Given problem » Find the line that contains "Reviewing the photograph"; then retype it and each line after it, exactly, through the final line of the data below.

Records for this task »

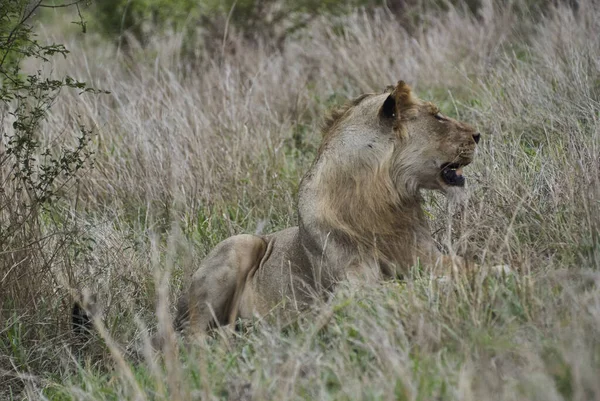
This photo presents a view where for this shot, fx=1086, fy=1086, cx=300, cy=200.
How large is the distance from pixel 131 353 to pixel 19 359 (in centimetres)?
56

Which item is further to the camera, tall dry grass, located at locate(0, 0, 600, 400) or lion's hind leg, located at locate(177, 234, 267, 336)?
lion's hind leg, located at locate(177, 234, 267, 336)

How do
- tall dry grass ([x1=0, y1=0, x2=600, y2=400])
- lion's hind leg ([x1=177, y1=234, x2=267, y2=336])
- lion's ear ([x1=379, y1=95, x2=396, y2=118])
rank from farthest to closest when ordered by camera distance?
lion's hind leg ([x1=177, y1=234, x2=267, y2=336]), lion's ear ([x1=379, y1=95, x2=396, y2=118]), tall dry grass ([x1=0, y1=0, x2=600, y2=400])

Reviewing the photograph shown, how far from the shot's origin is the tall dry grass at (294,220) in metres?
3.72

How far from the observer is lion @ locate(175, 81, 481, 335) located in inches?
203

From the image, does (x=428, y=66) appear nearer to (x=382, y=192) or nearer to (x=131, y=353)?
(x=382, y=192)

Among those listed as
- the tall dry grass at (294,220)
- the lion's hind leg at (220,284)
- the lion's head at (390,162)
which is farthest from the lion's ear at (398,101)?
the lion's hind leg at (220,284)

Written answer »
Reviewing the photograph shown, how far from the shot's origin is the tall dry grass at (294,220) in metres?
3.72

How far from the observer is lion @ locate(175, 81, 481, 335) located in inches?
203

From the image, does (x=428, y=66) appear nearer to (x=382, y=192) or nearer to (x=131, y=353)?
(x=382, y=192)

Among those listed as
- the tall dry grass at (294,220)
- the lion's hind leg at (220,284)
- the lion's head at (390,162)
which is farthest from the lion's ear at (398,101)?
the lion's hind leg at (220,284)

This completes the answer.